▸ **Your assignment**
Show every line below where "United" can be found.

▸ **Information shown**
◆ ◆ ◆ ◆
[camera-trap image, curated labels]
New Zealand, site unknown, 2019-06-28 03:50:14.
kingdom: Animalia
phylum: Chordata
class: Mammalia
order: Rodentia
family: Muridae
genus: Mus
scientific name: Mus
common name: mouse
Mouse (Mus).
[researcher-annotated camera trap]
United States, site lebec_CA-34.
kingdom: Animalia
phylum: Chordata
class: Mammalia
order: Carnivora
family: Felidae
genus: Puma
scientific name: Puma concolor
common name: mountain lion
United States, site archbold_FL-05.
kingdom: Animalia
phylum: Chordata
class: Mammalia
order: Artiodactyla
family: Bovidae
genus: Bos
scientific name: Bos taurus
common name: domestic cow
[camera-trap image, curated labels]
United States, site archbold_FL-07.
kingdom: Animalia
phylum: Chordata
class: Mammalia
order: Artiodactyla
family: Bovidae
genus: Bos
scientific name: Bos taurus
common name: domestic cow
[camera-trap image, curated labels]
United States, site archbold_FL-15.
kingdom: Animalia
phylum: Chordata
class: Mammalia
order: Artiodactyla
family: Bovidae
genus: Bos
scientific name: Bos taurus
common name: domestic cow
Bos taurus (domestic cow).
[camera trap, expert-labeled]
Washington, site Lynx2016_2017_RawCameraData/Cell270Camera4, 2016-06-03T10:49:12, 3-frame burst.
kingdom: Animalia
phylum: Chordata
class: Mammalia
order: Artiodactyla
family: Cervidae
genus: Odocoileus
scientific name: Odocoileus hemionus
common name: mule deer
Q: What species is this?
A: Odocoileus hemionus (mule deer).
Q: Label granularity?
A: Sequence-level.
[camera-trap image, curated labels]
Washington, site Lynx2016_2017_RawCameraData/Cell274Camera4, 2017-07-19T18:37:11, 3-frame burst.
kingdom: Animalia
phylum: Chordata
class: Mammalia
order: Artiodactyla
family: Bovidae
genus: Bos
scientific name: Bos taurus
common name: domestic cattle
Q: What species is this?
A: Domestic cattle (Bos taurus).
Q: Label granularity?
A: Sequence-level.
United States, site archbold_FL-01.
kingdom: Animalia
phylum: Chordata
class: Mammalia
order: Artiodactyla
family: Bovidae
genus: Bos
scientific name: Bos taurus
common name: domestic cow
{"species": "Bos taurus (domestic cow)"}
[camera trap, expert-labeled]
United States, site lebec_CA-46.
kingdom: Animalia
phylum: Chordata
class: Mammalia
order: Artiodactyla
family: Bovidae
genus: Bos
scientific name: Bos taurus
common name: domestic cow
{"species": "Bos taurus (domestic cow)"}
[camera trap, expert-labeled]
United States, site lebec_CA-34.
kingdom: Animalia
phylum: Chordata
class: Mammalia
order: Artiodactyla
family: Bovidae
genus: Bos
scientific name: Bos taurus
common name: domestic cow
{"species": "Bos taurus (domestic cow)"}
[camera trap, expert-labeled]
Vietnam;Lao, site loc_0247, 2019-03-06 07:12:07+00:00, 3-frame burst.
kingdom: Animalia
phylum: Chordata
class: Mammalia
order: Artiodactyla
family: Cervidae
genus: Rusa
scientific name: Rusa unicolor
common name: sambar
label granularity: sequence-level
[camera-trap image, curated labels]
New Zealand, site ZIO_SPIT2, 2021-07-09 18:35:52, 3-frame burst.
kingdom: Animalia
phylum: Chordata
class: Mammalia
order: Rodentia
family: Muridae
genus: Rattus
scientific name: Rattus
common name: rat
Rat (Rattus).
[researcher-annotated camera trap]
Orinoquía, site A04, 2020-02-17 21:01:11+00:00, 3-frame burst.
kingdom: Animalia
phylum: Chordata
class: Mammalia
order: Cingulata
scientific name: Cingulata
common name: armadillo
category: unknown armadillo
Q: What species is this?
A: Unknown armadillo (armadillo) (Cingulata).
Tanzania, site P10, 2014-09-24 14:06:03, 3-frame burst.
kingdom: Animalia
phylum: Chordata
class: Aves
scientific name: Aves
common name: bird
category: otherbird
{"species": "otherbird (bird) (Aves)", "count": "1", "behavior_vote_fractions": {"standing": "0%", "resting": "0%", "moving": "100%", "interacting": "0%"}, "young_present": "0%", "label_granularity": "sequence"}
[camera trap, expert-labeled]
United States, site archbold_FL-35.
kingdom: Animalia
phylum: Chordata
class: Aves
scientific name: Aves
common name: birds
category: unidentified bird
◆ ◆ ◆ ◆
▸ **Answer to the problem**
United States, site lebec_CA-34.
United States, site archbold_FL-05.
United States, site archbold_FL-07.
United States, site archbold_FL-15.
United States, site archbold_FL-01.
United States, site lebec_CA-46.
United States, site lebec_CA-34.
United States, site archbold_FL-35.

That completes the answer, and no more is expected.